__Scene-based reasoning data__.
━━━━━━

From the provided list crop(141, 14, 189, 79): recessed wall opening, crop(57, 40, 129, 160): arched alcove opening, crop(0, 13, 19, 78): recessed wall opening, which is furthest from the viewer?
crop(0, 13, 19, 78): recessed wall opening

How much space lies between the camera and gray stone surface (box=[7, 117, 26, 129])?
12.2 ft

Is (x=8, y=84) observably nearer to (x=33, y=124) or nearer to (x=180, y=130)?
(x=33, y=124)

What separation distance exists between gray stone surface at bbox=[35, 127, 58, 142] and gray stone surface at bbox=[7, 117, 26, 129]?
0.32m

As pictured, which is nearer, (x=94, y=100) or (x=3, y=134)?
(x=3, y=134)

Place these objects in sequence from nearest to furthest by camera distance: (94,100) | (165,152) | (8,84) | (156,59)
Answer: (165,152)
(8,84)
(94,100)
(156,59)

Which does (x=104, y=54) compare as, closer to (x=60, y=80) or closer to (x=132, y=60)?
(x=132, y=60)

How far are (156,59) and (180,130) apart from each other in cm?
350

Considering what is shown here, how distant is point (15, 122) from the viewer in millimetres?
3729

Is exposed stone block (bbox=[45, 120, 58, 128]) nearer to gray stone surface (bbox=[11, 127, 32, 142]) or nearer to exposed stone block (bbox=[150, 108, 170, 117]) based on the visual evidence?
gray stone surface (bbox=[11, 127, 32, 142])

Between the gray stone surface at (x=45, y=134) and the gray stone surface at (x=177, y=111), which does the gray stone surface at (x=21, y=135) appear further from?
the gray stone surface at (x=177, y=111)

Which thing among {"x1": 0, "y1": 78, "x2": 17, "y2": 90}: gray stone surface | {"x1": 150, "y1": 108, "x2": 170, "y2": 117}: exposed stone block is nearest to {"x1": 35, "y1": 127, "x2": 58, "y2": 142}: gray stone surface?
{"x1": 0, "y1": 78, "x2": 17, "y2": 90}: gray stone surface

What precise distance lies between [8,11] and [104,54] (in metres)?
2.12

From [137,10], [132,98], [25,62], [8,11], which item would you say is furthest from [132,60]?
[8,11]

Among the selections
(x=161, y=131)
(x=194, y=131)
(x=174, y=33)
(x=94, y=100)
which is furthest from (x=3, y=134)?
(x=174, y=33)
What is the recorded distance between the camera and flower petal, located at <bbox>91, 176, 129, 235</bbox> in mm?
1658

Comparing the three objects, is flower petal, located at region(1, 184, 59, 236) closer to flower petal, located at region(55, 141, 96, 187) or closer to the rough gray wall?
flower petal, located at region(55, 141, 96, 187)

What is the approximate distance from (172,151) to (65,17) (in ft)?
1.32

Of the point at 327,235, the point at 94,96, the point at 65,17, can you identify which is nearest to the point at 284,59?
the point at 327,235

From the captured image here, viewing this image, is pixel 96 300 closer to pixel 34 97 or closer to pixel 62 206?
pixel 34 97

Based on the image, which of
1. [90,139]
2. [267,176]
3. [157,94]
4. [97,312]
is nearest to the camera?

━━━━━━

__THE EXERCISE__. Copy out the data verbatim, starting at the line with "Comparing the three" and continuing through the final line, both ends included.

__TASK SOLUTION__.
Comparing the three objects, is flower petal, located at region(1, 184, 59, 236) closer to flower petal, located at region(55, 141, 96, 187) or closer to the rough gray wall?
flower petal, located at region(55, 141, 96, 187)

What is the approximate distance from (172,151) to (65,17) (in ft)?
1.32

Of the point at 327,235, the point at 94,96, the point at 65,17, can you identify which is nearest to the point at 284,59?
the point at 327,235

From the captured image here, viewing this image, is pixel 96 300 closer to pixel 34 97 or closer to pixel 62 206?
pixel 34 97

Based on the image, which of
1. [90,139]
2. [267,176]
3. [157,94]
4. [97,312]
is nearest to the camera?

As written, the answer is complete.